What this task involves ->
Gather every line from the entries below that includes "realizar".

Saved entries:
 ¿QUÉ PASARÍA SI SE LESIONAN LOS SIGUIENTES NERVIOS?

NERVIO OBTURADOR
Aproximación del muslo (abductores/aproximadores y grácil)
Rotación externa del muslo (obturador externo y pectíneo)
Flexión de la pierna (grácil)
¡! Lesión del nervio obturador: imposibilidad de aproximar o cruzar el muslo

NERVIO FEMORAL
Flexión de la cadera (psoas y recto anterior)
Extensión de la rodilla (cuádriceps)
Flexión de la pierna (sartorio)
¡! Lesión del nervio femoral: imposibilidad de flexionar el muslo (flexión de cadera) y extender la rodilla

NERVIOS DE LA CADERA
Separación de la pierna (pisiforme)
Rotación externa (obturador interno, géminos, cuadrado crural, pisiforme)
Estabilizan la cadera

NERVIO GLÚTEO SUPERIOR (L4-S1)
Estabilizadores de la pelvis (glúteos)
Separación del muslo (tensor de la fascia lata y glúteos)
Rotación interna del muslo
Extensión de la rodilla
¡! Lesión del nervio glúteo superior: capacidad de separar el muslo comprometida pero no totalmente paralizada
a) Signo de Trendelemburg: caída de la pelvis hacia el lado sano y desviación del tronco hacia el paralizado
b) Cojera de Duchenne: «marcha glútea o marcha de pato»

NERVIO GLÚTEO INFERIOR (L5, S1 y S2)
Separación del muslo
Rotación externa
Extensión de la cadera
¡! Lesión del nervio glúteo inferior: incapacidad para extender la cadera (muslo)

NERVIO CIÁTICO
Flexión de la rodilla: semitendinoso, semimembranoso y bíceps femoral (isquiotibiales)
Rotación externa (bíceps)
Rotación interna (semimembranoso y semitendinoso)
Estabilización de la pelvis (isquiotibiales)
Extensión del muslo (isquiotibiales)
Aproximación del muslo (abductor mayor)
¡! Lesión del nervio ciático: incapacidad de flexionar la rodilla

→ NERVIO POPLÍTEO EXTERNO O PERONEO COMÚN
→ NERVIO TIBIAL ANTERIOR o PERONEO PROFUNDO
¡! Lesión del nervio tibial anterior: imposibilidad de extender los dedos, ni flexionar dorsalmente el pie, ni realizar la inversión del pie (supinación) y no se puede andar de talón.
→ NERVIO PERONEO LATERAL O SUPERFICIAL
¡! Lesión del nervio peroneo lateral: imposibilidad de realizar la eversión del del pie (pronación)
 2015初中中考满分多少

Output for this exercise ->
¡! Lesión del nervio tibial anterior: imposibilidad de extender los dedos, ni flexionar dorsalmente el pie, ni realizar la inversión del pie (supinación) y no se puede andar de talón.
¡! Lesión del nervio peroneo lateral: imposibilidad de realizar la eversión del del pie (pronación)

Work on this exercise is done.